Consigne A
Dans les entrées, recopie les lignes à partir de celle qui contient « In the photo, which of » et jusqu'à la fin, en remplaçant « point » par « pixel » sans rien changer d'autre.

La science des augures est plus ancienne que Rome, puisque sa fondation fut précédée d’un augure. Les Latins conviennent qu’elle lui étoit venue des habitans de la Toscane, chez lesquels dans les commencemens ils avoient soin d’entretenir six jeunes Praticiens, comme dans une espèce d’Académie, pour en apprendre de bonne heure les secrets & les principes. Les Toscans en attribuoient l’invention à un certain Tagès, espèce de Demi-Dieu, qu’un Laboureur avoit trouvé endormi sous une motte de terre, & qu’il avoit déterré avec le soc de sa charrue. Suidas en fait honneur à Télégonus, Pausanias à Parnasus fils de Neptune, qui vivoit avant le déluge. Les savans font descendre cette science successivement des Curiens, des Ciliciens, des Pisidiens, des Egyptiens, des Chaldéesn & des Phéniciens ; & ils remarquent que ces peuples de tout temps se sont distingués des autres par leur attention, à l’espèce de volatile qui abondoit d’une façon particulière dans leur pays. Desorte que leur commerce fréquent avec ces animaux, & le soin qu’ils prenoient de leur éducation, faisant leur occupation la plus ordinaire, ils s’imaginoient entendre mieux que les autres ce que signifioient leurs cris, leurs mouvemens, leurs postures & leurs différens ramages ; & c’est ce qui donna lieu à la superstition parmi ces peuples.

Ceux qui prétendent trouver l’origine de toutes choses dans l’écriture, rapportent celle-ci au premier homme, qui connoissoit à fond toutes les créatures ; ils ajoutent que de pere en fils elle passa à Noé, qui ne lâcha le corbeau & le pigeon, que suivant les principes de l’Omithomantie, de Noé à Cham, & de Cham au fameux Tagès, qu’ils font son arrière-petit-fils ; & qu’ils appellent Maloth, par le canal duquel cette mervilleurs science passa en Europe. Les Auteurs de ces rêveries n’hésitent pas non plus à mettre cette perfection au nombre de celles de Salomon. Ce sont des imaginations de Rabbins. Si nous voulons les en croire, nous trouverons dans l’écriture toutes les parties de cette science. Le tripudium des poulets dans ce passage de Job, XXXVIII, 35. Quis gallo dedit intelligentiam ? Les oscines, c’est-à-dire, les oiseaux qui instruisoient par leur chant, dans celui de l’Ecclésiaste, X, 26. Avis cœli proferet vocem ; & ceux qu’ils appeloient Præpetes, c’est-à-dire, qui prophétisoient par leur vol, dans la suite de ce même passage, & ales indicabit rem.

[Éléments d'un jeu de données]
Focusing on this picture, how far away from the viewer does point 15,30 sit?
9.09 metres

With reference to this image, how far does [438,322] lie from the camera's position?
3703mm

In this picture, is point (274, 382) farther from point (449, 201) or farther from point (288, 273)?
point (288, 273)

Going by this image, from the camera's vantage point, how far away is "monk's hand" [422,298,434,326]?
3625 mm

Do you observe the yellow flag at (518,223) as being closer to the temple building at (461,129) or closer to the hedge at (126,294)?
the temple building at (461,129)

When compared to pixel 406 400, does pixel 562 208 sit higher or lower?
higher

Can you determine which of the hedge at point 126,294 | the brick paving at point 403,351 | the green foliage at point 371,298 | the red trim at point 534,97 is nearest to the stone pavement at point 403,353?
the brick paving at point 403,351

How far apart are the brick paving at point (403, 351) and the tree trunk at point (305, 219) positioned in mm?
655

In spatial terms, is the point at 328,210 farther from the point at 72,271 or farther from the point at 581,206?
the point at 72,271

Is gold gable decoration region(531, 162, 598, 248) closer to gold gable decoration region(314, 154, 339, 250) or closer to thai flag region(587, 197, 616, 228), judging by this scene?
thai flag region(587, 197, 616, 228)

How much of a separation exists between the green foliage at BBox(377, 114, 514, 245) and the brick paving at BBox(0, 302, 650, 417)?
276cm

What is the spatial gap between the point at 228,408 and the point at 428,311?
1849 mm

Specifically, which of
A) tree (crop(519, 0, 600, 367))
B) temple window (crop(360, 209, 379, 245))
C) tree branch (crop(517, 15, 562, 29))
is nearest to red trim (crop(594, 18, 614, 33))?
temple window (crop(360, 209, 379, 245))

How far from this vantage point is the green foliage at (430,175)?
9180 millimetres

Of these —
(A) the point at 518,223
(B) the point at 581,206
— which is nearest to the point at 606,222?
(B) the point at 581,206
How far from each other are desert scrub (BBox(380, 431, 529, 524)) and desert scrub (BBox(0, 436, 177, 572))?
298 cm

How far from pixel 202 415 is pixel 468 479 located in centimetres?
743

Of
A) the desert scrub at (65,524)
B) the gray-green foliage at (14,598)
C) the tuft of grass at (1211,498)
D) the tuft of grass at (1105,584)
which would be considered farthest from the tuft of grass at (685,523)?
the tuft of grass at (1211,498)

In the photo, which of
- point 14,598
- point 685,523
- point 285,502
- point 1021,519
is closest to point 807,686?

Consigne B
Dans le premier paragraphe du texte sur les augures, quels personnages se voient attribuer l'invention de cette science ?

Réponse A
In the photo, which of
- pixel 14,598
- pixel 685,523
- pixel 285,502
- pixel 1021,519
is closest to pixel 807,686?

Réponse B
Tagès, Télégonus, Parnasus